Text shown START
Riders such as Ray Sforzo, David Alden, Jeff Grell, Randy Price, Kerri Hannon, and Jane Mauser – the “Johnny Appleseeds,” as Keene calls them – were all working on getting snowboarding accepted at their home resorts.

THE ONLY SNOWBOARDER IN THE WORLD

“In 1981 I was working as a kind of ambassador at Berthoud Pass just to talk to the people who were starting to show up with snowboards,” said David Alden, a tall redhead from Colorado who at the time may have been the only official snowboard ambassador on earth. “Ike Garst, who owned Berthoud with his wife, Lucy, came from a farming family in Iowa and was very much a pragmatist. I don’t think it ever occurred to him that one way of sliding on the snow might be better than another. He just saw people who wanted to ride the lift.”

Berthoud was ground zero for the snowboard scene in Colorado in the 1980s. Anyone who wanted to ride would eventually end up there, dropping into the trees and hitchhiking back up the highway with carloads of skiers on their way to Winter Park, or riding the T-bar or chair where Alden worked. Everyone was making it up as they went along, he said, as “People showed up on Burton ‘Woodys’ or Sims or Wintersticks – or even boards they made on their own – and my job was just to make sure their gear was set up right and find out if they even knew the difference between riding regular or goofy foot. Then I might give them a couple pointers after that.” . . .

THE THINK TANK

When Colorado’s Breckenridge Ski Area opened the lifts to snowboarders in the spring of 1985, Alden was hired as the first instructor. As other areas followed suit, he began to hold informal clinics with the other new snowboard instructors. In the summer of 1986, he wrote an instruction manual for snowboarding in a first attempt “to create a really definable process by which it could be taught.”

. . . He typed up his manual on an old typewriter, “published” it in three-ring binders, and presented it to the PSIA Board of Directors in Lakewood, Colorado, that fall, along with another snowboarder named Marvin Christianson, who had already made a presentation on snowboarding to ski instructors in the Pacific Northwest.

. . . But PSIA had already been doing plenty of its own research and by the next fall the association was ready to act. Alden, Price, Hart, and several of Keene’s other Johnny Appleseeds were invited to Copper Mountain, Colorado, for a snowboard think tank. Their task was to take all the insights they had gleaned from their time on the cutting edge of the sport, combine it with PSIA’s collected breakthroughs in teaching, and in one week set the template for snowboarding’s own instructional Renaissance.
Text shown END
Problems to work on:
1 > According to the snowboarding passage, when did Colorado's Breckenridge Ski Area open its lifts to snowboarders?
2 > Write out the part of the snowboarding passage between "When Colorado’s Breckenridge" and "the Pacific Northwest.", inclusive.
The listing after this has no connection to the snowboarding passage.
Entries provided START
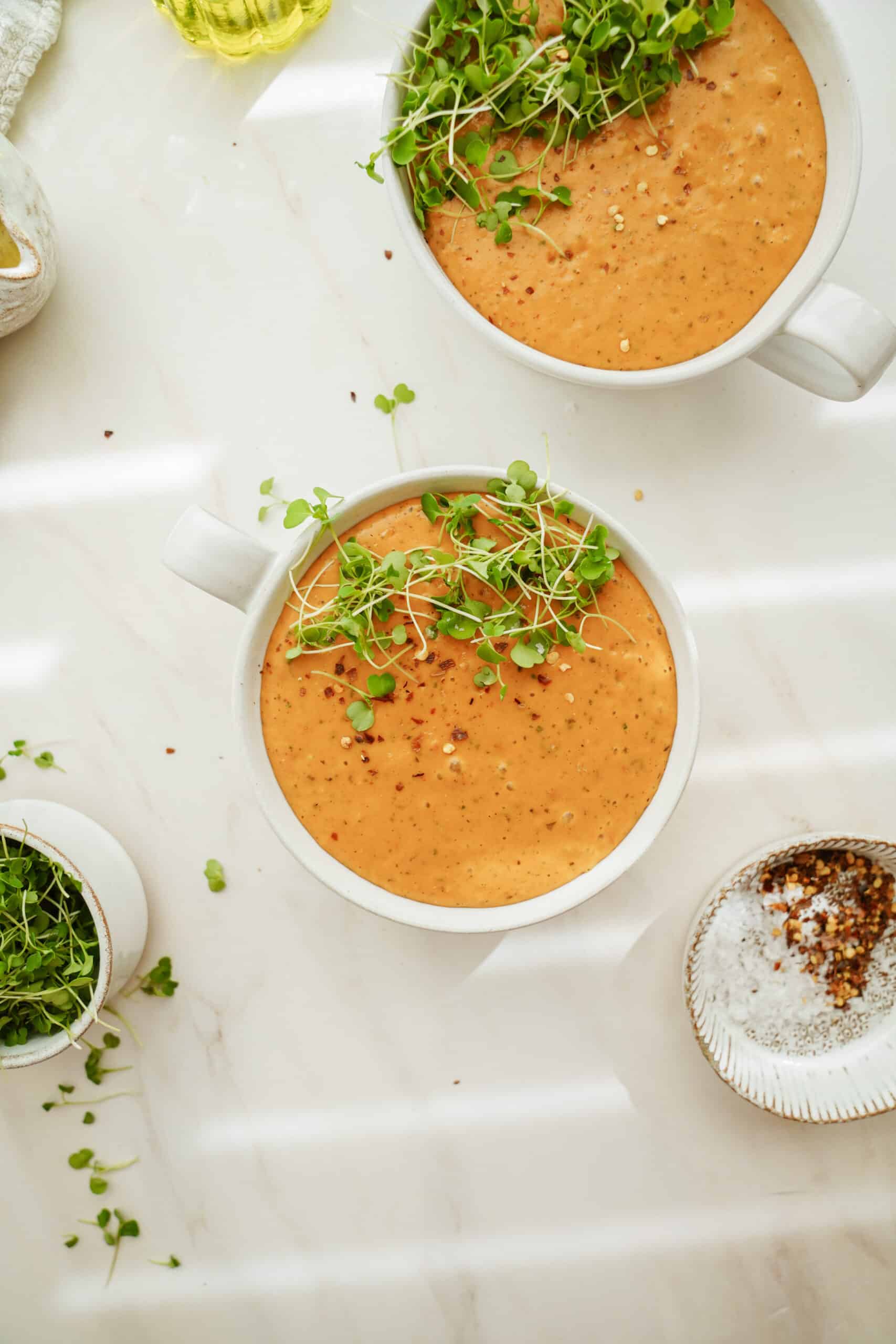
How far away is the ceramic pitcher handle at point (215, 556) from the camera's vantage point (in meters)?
1.17

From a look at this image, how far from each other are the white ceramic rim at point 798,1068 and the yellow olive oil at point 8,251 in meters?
1.38

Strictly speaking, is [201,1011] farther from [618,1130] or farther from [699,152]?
[699,152]

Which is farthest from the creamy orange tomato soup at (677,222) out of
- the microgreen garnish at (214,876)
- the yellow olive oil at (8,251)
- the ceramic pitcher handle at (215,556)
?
the microgreen garnish at (214,876)

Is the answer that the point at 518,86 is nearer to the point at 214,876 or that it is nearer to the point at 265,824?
the point at 265,824

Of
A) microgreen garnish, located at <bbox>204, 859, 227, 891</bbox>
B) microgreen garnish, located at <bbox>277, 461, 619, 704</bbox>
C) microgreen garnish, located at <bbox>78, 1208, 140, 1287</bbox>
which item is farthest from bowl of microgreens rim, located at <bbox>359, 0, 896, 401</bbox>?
microgreen garnish, located at <bbox>78, 1208, 140, 1287</bbox>

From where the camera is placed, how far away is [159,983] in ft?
5.10

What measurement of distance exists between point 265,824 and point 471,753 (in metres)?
0.46

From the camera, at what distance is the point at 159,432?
60.3 inches

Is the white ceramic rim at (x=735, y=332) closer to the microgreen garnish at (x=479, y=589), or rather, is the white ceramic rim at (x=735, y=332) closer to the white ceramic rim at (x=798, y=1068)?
the microgreen garnish at (x=479, y=589)

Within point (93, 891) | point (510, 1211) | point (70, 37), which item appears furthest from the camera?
point (510, 1211)

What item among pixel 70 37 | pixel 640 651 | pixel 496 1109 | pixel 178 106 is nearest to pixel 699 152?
pixel 640 651

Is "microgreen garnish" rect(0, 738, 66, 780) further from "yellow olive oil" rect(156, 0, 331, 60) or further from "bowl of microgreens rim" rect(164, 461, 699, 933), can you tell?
"yellow olive oil" rect(156, 0, 331, 60)

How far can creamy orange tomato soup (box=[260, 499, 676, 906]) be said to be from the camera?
1.24 metres

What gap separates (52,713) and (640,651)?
0.96 m
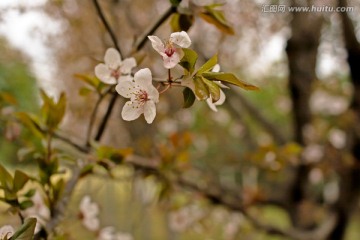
Entries provided END
Exercise answers:
1 > In the spring of 1985.

2 >
When Colorado’s Breckenridge Ski Area opened the lifts to snowboarders in the spring of 1985, Alden was hired as the first instructor. As other areas followed suit, he began to hold informal clinics with the other new snowboard instructors. In the summer of 1986, he wrote an instruction manual for snowboarding in a first attempt “to create a really definable process by which it could be taught.”

. . . He typed up his manual on an old typewriter, “published” it in three-ring binders, and presented it to the PSIA Board of Directors in Lakewood, Colorado, that fall, along with another snowboarder named Marvin Christianson, who had already made a presentation on snowboarding to ski instructors in the Pacific Northwest.